Wie viele Unterschriften sammelte die Elterngruppe „Rettet den Sandmann!“ laut dem Text über das Sandmännchen?

# Studientext
────────────────
Die „Identifikationsfigur“ des Ostfernsehens wird am 22. November 35 Jahre alt / Zwei Ausstellungen für die graue Kinderfernseh-Eminenz  ■ Von Barbara Bollwahn

Marlene Dietrich soll einen gehabt haben, der Kosmonaut Siegmund Jähn nahm ihn mit ins halbsozialistische Weltall: das Sandmännchen, Kultfigur des DDR- Kinderfernsehens, das am 22. November 35 Jahre alt wird. Auch die vierjährige Lisa und ihr achtjähriger Bruder Robert aus Köpenick spielen mit dem Gute-Nacht- Männchen. Die Geschwister verdanken das Geschenk dem Engagement ihrer Eltern, die vor fast vier Jahren zusammen mit einer Spandauer Familie die Elterngruppe „Rettet den Sandmann!“ gründeten. Als Anerkennung für die mehr als 300.000 gesammelten Unterschriften wurden sie in der Vorweihnachtszeit 1990 in die Sandmann-Studios nach Mahlsdorf eingeladen, wo auch heute noch die Abendgrüße produziert werden.
────────────────
# Verfügbare Daten
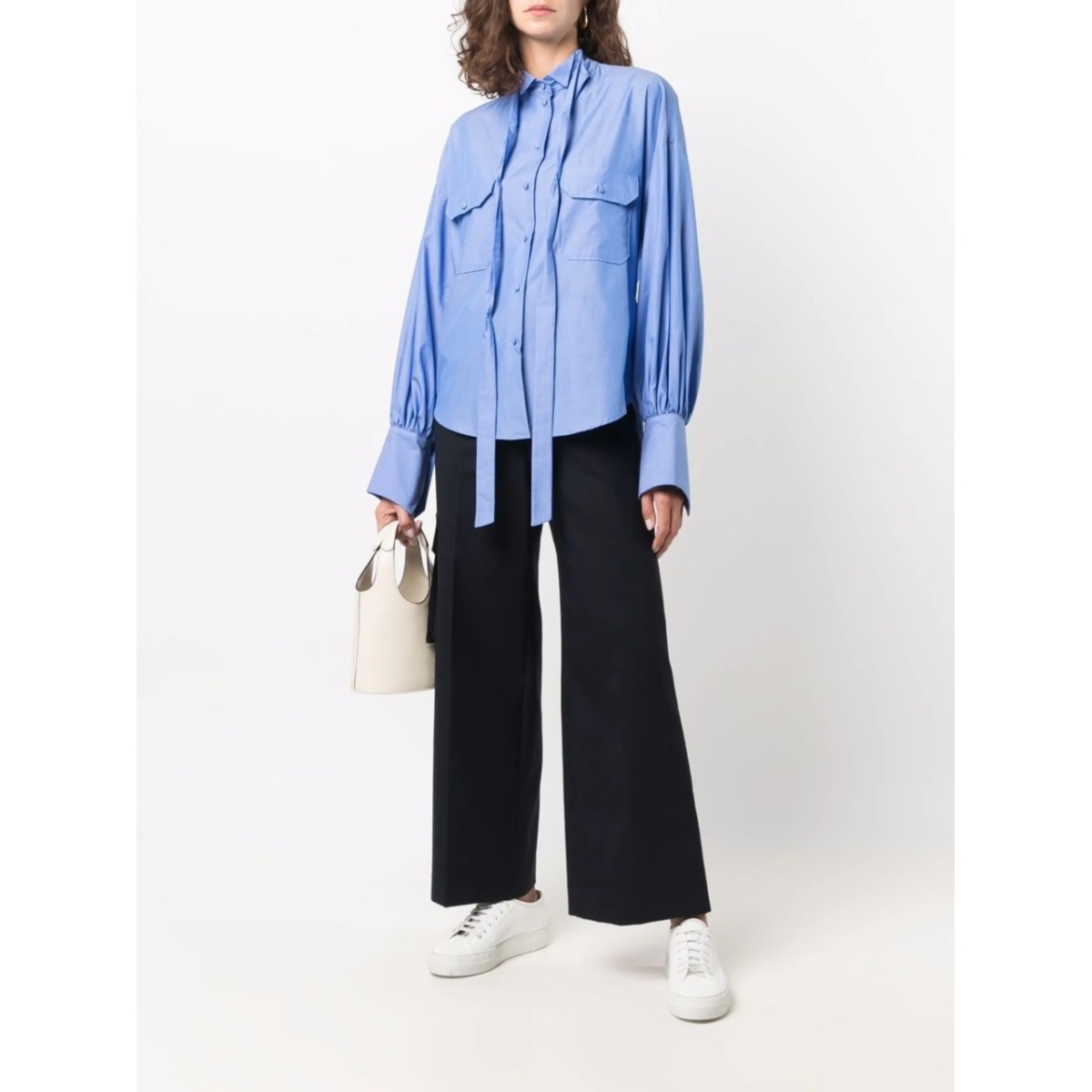 gathered-cuff cotton shirt - Img 2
────────────────
# Musterlösung
Mehr als 300.000 Unterschriften.